• _Görev Ayrıntıları_: Rusya'nın Karadeniz'deki askeri yığınağını anlatan metinde adı geçen bütün eğitim alanlarını ve hava üslerini sıralayın.

22.04.2021 - 05:06 | Son Güncellenme:
milliyet.com.tr
Son 50 yılın en büyük askeri sevkiyatının ardından Karadeniz'e devasa bir ordu yığan Rusya Devlet Başkanı Vladimir Putin, ABD ve NATO'ya meydan okuyup düğmeye bastı. ABD'den karşı hamle geldi.
ABD'li teknoloji şirketi Maxar, Putin'in 2014'te el koyduğu Kırım'daki Angarsky eğitim alanına konuşlandırılan binlerce askerin uydu görüntülerini dünya ile paylaştı.
Maxar'ın gökyüzünden çektiği fotoğraflar arasında, yine Karadeniz kıyısındaki Kırım'da bulunan Opuk eğitim alanında bekleyen ordu birlikleri göze çarpıyor.
Voronezh'deki Pogorovo eğitim alanında binlerce tank dikkat çekerken, Morozovsk hava üssünde kalkışa hazırlanan 11 SU-34 savaş uçağı da yine objektife yansıdı.
Kırım'daki Saki hava üssünde ise birçok filodan Karadeniz'e kaydırılan onlarca savaş uçağı var. Rusya lideri Putin, ABD savaş gemilerinin Karadeniz'e doğru yöneldiği saatlerde bir gövde gösterisine girişti.
Karadeniz'e Azak Denizi'ne bağlayan Kerç Boğazı'nı kapatan Putin, onlarca savaş gemisi ve sayıları 50'yi bulan jetin katıldığı gövde gösterisinde çok sayıda füze ateşledi.
Rus ordu televizyonu Zvezda'nın ekrana getirdiği görüntülerde, daha önce Suriye'deki operasyonlarda kullanılan Amiral Essen firkateyninin ilk kez Caliber füzeleri ateşlediği görüldü.

• _Veri Alıntıları_:
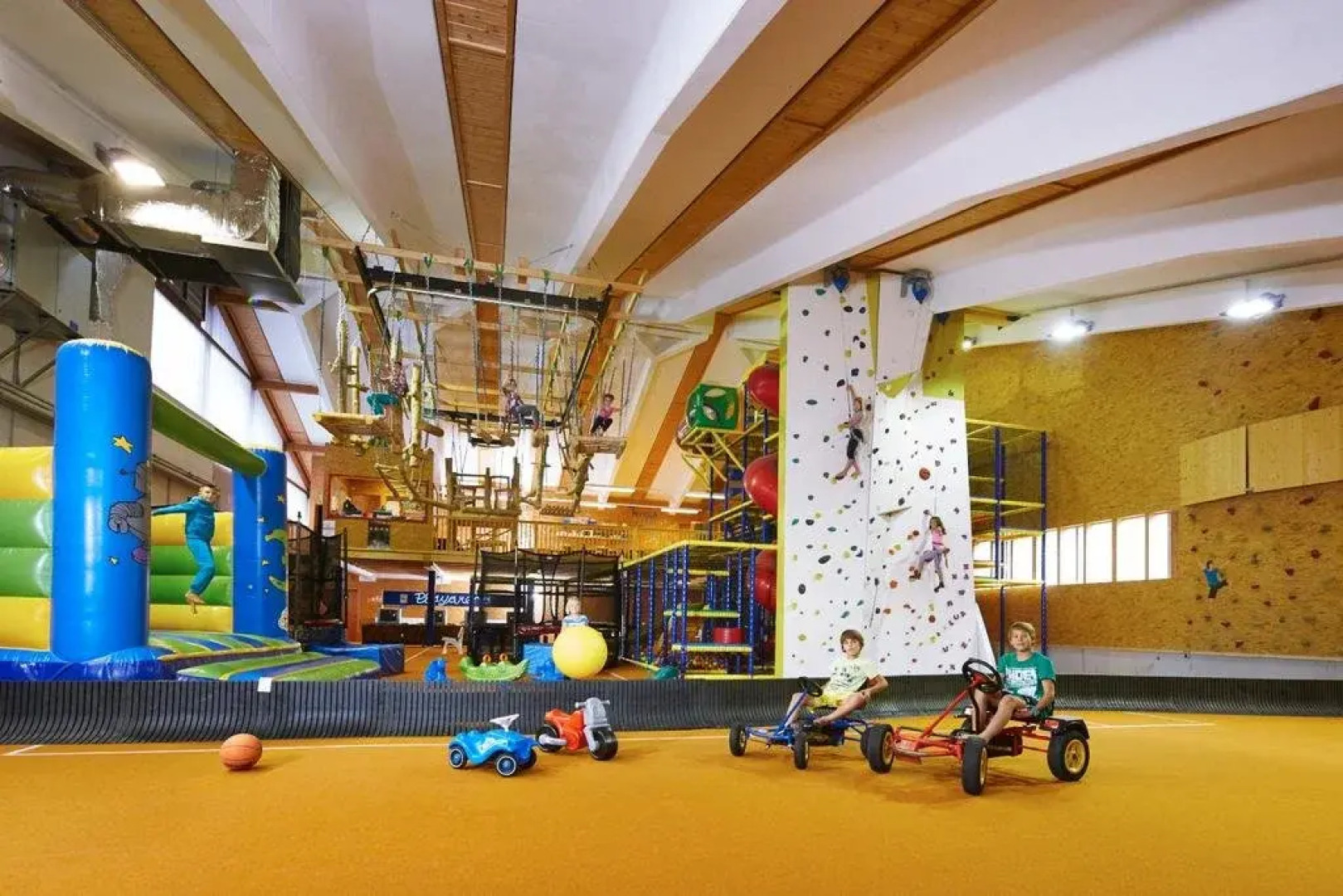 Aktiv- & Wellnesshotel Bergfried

---

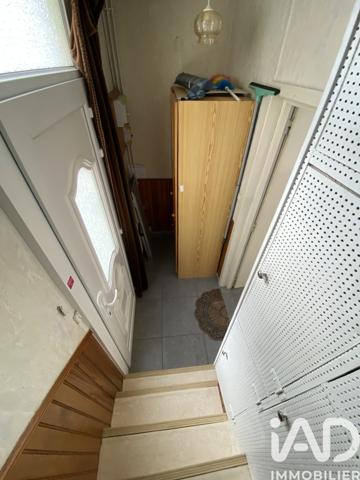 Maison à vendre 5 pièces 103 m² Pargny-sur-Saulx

• _Sonuç_:
- Angarsky eğitim alanı
- Opuk eğitim alanı
- Pogorovo eğitim alanı
- Morozovsk hava üssü
- Saki hava üssü